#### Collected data
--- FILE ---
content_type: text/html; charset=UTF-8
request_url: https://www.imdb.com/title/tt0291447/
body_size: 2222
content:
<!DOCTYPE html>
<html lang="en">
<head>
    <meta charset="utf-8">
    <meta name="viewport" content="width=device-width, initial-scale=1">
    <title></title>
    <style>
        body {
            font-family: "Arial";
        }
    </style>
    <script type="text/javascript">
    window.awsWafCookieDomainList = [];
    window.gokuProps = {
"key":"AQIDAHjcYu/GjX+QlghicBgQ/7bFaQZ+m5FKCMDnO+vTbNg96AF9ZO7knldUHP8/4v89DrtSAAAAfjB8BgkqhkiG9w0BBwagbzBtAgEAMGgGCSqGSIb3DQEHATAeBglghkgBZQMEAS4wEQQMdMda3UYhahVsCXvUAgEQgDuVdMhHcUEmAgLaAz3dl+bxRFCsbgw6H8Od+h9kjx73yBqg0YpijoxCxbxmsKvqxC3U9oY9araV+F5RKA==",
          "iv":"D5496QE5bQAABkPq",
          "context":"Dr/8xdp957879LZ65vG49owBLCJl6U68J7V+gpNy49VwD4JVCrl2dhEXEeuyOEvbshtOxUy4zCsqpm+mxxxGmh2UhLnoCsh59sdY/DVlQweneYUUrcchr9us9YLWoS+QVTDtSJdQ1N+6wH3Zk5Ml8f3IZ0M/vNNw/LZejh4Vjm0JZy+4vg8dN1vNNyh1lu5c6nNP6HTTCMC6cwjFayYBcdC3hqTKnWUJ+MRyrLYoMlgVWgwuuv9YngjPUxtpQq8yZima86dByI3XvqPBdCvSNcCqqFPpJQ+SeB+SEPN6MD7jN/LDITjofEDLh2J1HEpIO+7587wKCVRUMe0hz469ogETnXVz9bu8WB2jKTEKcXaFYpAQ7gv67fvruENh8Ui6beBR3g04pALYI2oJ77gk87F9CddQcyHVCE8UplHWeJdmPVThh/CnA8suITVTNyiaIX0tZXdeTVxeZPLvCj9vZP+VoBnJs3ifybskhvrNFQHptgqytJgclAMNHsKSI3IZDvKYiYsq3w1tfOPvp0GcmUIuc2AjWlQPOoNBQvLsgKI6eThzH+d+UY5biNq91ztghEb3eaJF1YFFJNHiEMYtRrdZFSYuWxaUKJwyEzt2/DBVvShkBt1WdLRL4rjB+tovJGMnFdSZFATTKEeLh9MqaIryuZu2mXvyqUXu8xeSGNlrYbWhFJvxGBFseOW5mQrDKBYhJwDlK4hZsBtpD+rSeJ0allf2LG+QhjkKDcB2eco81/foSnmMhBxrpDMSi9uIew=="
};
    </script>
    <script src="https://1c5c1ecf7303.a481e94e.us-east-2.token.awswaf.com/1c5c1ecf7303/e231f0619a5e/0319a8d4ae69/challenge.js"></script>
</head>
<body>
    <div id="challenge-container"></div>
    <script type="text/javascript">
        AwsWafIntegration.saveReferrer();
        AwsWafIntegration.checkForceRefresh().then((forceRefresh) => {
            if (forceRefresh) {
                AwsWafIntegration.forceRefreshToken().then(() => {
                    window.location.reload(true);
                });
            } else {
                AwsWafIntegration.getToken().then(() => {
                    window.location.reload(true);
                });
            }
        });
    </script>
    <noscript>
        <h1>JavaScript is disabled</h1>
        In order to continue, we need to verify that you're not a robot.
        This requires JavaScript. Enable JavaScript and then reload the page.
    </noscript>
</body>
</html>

#### EXERCISE
All lines from the one containing "This requires JavaScript." to the end of the records, both ends included, should be printed exactly and on their own.

#### RESULT OF THIS TASK
        This requires JavaScript. Enable JavaScript and then reload the page.
    </noscript>
</body>
</html>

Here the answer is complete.